### Text block
::::::
Courage and sacrifice seemed to mean nothing without proximity to power. Even surgeries and prosthetics were reportedly reserved for people with connections to the regime’s elite. Families who had given their sons and their future to the regime survived on bread and tea while Assad’s inner circle and other high officials flaunted their wealth on Instagram—luxury cars, seaside mansions, extravagant weddings. “While we struggled to save money for marriage, they were posting pictures of banquet tables, private jets, and designer clothes,” a friend who had spent nine years in the army told me.  “I never understood who they were trying to impress. It felt like we were the ones who had to die for the country, so they could live.”

As Assad regained control over much of the territory lost to the rebels, Syria slid further into poverty. The regime blamed the economic collapse on sanctions, the price Syria had to pay for standing up to foreign powers. Yet sanctions seemed not to touch those who rose to wealth during the war: looters, smugglers, and war profiteers protected by the regime. Syria became the world’s supplier of captagon, an illegally trafficked psychostimulant that it manufactured and smuggled through extensive regional networks. Kidnappings for ransom became common, and checkpoints operated as cash grabs for local thugs.

The earthquake of 2023 finally brought down what was left of the regime’s facade. In Jableh and other coastal cities, families pulled bodies from the rubble with their bare hands and shared what little they had with one another to survive. Meanwhile, reports of arbitrary aid distribution and theft became widespread; officials and regime-affiliated organizations were implicated in diverting assistance to people with connections or for personal gain. Later, the government detained locals who dared to publicly criticize the corruption.
::::::
Data excerpts
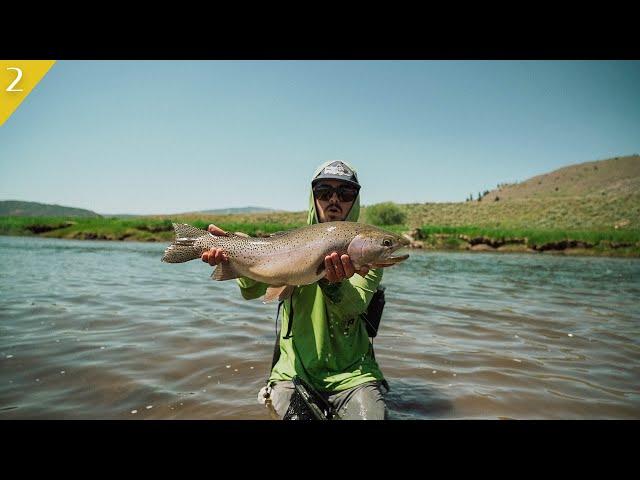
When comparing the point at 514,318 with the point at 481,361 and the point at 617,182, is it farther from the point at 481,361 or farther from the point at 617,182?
the point at 617,182

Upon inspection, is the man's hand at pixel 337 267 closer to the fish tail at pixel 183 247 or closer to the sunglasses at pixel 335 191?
the sunglasses at pixel 335 191

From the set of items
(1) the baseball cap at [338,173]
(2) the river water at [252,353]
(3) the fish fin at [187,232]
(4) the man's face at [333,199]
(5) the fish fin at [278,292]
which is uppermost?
(1) the baseball cap at [338,173]

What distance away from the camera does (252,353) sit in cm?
640

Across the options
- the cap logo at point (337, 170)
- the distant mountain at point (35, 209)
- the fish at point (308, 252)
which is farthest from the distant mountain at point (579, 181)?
the distant mountain at point (35, 209)

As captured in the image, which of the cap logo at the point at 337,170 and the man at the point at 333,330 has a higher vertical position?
the cap logo at the point at 337,170

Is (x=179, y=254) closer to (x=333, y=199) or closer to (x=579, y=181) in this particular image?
(x=333, y=199)

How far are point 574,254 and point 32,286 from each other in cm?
3426

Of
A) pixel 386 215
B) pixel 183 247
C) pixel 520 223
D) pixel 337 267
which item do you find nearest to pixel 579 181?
pixel 520 223

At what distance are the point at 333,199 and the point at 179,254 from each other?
163cm

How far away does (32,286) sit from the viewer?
11.3 metres

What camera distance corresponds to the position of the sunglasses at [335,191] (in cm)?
408
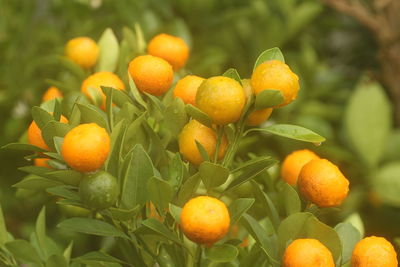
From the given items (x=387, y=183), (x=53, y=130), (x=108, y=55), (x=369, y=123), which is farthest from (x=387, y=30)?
(x=53, y=130)

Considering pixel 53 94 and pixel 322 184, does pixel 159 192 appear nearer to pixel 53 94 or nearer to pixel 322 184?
pixel 322 184

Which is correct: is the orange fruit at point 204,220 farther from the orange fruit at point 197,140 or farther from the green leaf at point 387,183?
the green leaf at point 387,183

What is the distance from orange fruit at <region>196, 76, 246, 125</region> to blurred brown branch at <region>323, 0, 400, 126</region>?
79cm

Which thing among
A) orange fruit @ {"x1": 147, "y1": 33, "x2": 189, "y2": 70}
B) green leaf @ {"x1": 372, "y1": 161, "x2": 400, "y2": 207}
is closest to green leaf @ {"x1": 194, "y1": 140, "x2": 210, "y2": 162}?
orange fruit @ {"x1": 147, "y1": 33, "x2": 189, "y2": 70}

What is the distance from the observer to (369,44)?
5.24 feet

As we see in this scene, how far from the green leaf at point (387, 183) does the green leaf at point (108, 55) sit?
0.61 m

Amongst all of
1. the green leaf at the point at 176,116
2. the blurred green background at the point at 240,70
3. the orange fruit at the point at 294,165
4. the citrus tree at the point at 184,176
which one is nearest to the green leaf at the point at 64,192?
the citrus tree at the point at 184,176

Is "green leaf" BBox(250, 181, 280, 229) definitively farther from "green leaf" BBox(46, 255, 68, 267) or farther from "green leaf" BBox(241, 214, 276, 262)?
"green leaf" BBox(46, 255, 68, 267)

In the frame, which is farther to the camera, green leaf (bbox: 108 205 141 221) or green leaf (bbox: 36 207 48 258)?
green leaf (bbox: 36 207 48 258)

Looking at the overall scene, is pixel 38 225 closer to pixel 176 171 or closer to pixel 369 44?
pixel 176 171

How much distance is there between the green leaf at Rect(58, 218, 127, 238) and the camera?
0.52 m

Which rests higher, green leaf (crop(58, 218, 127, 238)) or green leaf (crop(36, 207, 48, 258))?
green leaf (crop(58, 218, 127, 238))

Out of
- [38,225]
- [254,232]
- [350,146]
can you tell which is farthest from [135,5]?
[254,232]

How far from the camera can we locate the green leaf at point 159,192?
19.7 inches
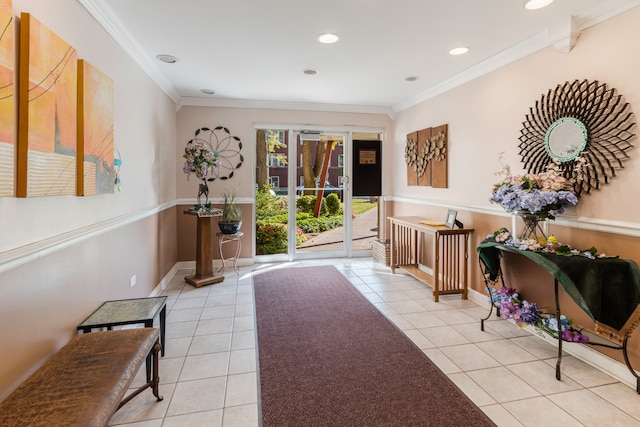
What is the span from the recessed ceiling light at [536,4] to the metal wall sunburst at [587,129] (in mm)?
620

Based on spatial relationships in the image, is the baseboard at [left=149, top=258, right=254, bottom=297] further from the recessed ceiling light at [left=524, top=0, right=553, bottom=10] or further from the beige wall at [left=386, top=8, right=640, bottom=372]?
the recessed ceiling light at [left=524, top=0, right=553, bottom=10]

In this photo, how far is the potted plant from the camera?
14.5 feet

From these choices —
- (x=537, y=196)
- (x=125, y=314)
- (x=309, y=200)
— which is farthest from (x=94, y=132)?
(x=309, y=200)

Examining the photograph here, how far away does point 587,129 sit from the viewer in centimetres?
242

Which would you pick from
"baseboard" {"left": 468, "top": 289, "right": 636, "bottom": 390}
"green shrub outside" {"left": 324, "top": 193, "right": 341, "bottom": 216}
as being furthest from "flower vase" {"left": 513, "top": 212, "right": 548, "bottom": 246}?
"green shrub outside" {"left": 324, "top": 193, "right": 341, "bottom": 216}

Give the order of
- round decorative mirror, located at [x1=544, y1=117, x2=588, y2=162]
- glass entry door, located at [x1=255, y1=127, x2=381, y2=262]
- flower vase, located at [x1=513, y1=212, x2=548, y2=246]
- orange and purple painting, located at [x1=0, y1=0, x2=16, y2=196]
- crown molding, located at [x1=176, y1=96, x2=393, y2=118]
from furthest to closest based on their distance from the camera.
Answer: glass entry door, located at [x1=255, y1=127, x2=381, y2=262] → crown molding, located at [x1=176, y1=96, x2=393, y2=118] → flower vase, located at [x1=513, y1=212, x2=548, y2=246] → round decorative mirror, located at [x1=544, y1=117, x2=588, y2=162] → orange and purple painting, located at [x1=0, y1=0, x2=16, y2=196]

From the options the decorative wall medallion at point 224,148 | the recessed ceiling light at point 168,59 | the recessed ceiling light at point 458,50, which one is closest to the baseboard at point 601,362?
the recessed ceiling light at point 458,50

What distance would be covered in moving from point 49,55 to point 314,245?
447 cm

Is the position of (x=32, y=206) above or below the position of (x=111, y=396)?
above

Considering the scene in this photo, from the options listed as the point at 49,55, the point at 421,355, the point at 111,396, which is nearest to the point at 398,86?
the point at 421,355

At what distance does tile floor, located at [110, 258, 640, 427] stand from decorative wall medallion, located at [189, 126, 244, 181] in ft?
6.72

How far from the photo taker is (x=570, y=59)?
2.57 m

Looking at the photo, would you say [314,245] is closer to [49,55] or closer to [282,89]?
[282,89]

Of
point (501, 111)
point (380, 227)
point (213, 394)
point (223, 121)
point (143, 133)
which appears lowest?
point (213, 394)
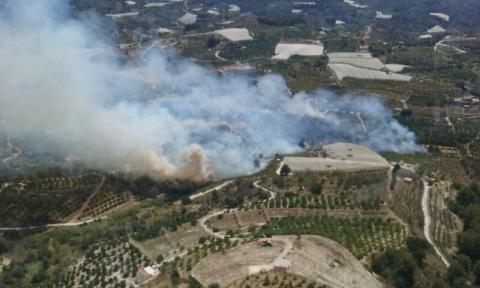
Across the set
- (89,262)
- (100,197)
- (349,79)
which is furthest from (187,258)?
(349,79)

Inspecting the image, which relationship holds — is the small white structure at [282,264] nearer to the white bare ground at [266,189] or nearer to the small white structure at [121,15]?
the white bare ground at [266,189]

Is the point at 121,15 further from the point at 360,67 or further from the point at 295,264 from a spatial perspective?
the point at 295,264

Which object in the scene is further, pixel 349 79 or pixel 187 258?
::::::
### What this exercise asks
1) In the passage on Syria, what illegally trafficked psychostimulant did Syria become the world's supplier of?
2) Reproduce word for word the stretch of the passage on Syria from "As Assad regained" through "for local thugs.".

### Responses per task
1) Captagon.

2)
As Assad regained control over much of the territory lost to the rebels, Syria slid further into poverty. The regime blamed the economic collapse on sanctions, the price Syria had to pay for standing up to foreign powers. Yet sanctions seemed not to touch those who rose to wealth during the war: looters, smugglers, and war profiteers protected by the regime. Syria became the world’s supplier of captagon, an illegally trafficked psychostimulant that it manufactured and smuggled through extensive regional networks. Kidnappings for ransom became common, and checkpoints operated as cash grabs for local thugs.